Karl Popper, Estoicismo e Buda: o que nos ensinam sobre o inimigo que vive dentro de nós.

Hoje estava ouvindo um podcast falando sobre a ansiedade, que me trouxe algumas reflexões.

A ansiedade, o estresse, é uma resposta natural do nosso cérebro, que ao identificar uma situação de perigo, dispara nosso sistema conhecido como “luta ou fuga”, nos deixando preparados.

Este sistema fez o ser humano sobreviver a predadores em épocas mais primitivas.

Hoje os perigos são mais sutis, mas o cérebro é o mesmo.

Os perigos de hoje são o prazo final do projeto, o risco de perder o emprego, a reunião importante de final do semestre, o encontro com uma nova namorada, aquela apresentação em público, a possibilidade de quebrar financeiramente, entre outros.

O cérebro responde da mesma maneira, dispara um sistema em nosso corpo que nos prepara para lutar ou fugir. Mas não há predador contra o qual lutar fisicamente nestes casos, nem mesmo há para onde fugir.

Os problemas continuam no mesmo lugar, e seguem ameaçadores. Então a ansiedade e o estresse também não vão embora.

◆ Dados brutos:
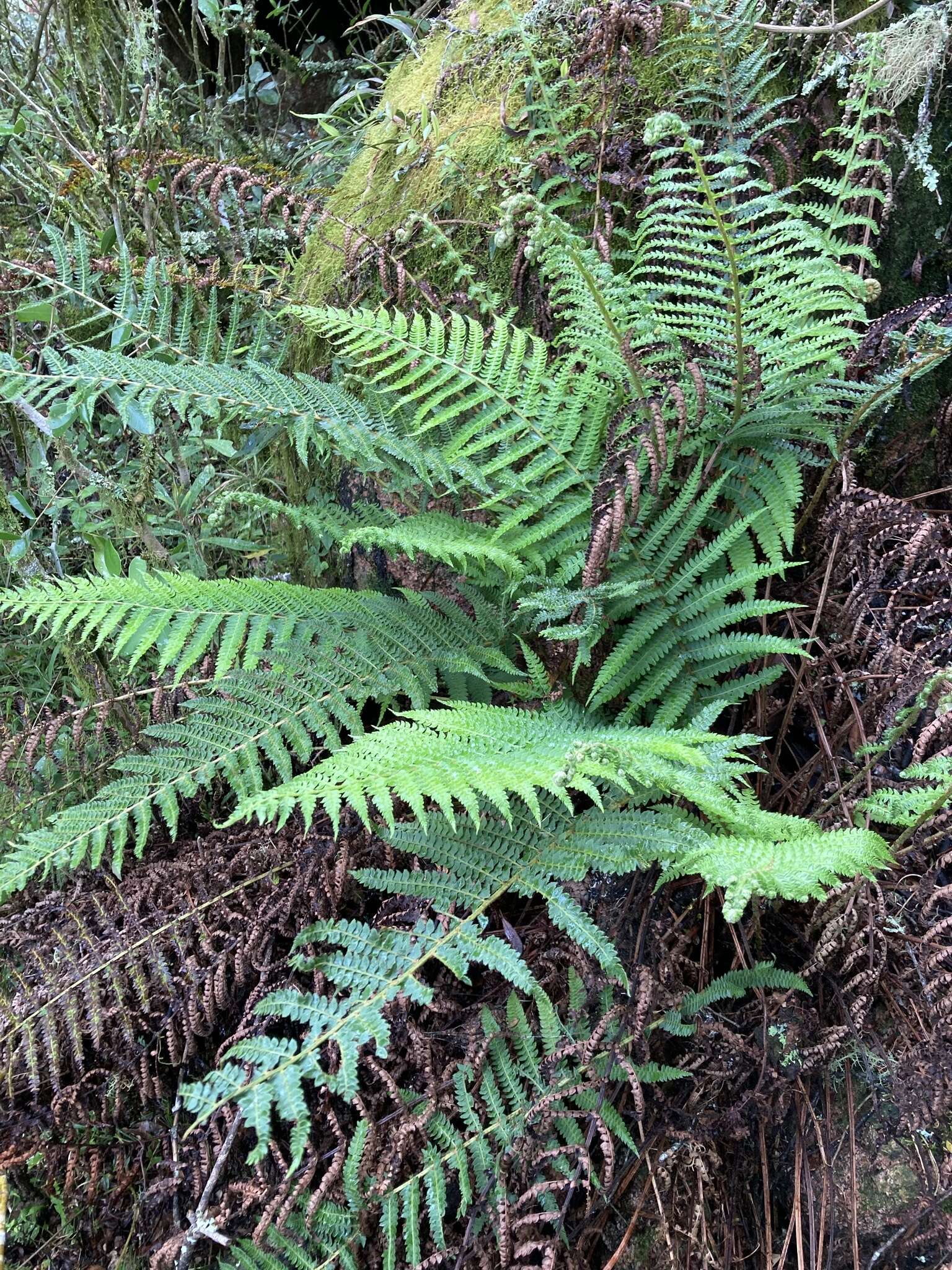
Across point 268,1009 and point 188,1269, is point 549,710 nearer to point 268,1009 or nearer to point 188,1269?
point 268,1009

◆ Tarefas do exercício:
1. No texto sobre a ansiedade, o que o sistema de “luta ou fuga” permitiu ao ser humano em épocas mais primitivas?
2. Diga se cada afirmação concorda com o texto sobre a ansiedade, respondendo sim ou não e citando as palavras do texto que decidem: (a) O cérebro humano mudou para lidar com os perigos de hoje. (b) Uma apresentação em público está entre os perigos de hoje. (c) Nos casos atuais, há um predador contra o qual lutar fisicamente.
3. Prossiga com o texto sobre a ansiedade a partir da última frase.
As linhas formam um material separado do texto sobre a ansiedade.

◆ Respostas escritas:
1. Sobreviver a predadores.

2.
(a) Não: "Hoje os perigos são mais sutis, mas o cérebro é o mesmo."
(b) Sim: "aquela apresentação em público"
(c) Não: "Mas não há predador contra o qual lutar fisicamente nestes casos"

3.
Hoje a nossa luta se dá em outro campo. Se nos primórdios o ser humano se valeu de armas para conseguir matar aqueles animais que o atacavam, em uma luta física, que transcorria em selvas, planícies, cavernas, hoje é diferente.

A luta nos dias de hoje se dá dentro da nossa mente. Mas qual é o inimigo? Qual a arma? Como vencer?

Normalmente não temos as respostas para estas perguntas, porque na verdade sequer conhecemos as perguntas, e portanto, seguimos com problemas não resolvidos, as “feras” seguem vivas, nos perseguindo indefinidamente, não nos matam, mas também não nos deixa viver em paz, vivemos em um estado de alerta constante, esperando o ataque iminente, que nunca vem, o que é ainda pior.

Não identificamos o inimigo, pois ele usa o melhor disfarce possível, ele se faz passar por “nós mesmos”. Exatamente isso. Sabe aquela voz dentro de você, que te diz coisas como “você não é bom o suficiente”, “você não vai conseguir pagar todas estas contas”, “você não está pronto para entregar o projeto até o prazo final”, “seu chefe não gosta do seu trabalho, você será demitido a qualquer momento”.

Você já deve ter ouvido esta voz, ela diz coisas que te colocam sob ameaça, esta voz é a “fera” de outros tempos, ela é o seu inimigo. Mas você pensa que se a voz está dentro da sua cabeça, é você mesmo, e daí você se rotula, você diz para si mesmo que tem uma forte auto-crítica, que você é realista, que você percebe quando as pessoas não gostam de você, e você segue achando diversas características, que formam uma personalidade que justifica aquelas vozes.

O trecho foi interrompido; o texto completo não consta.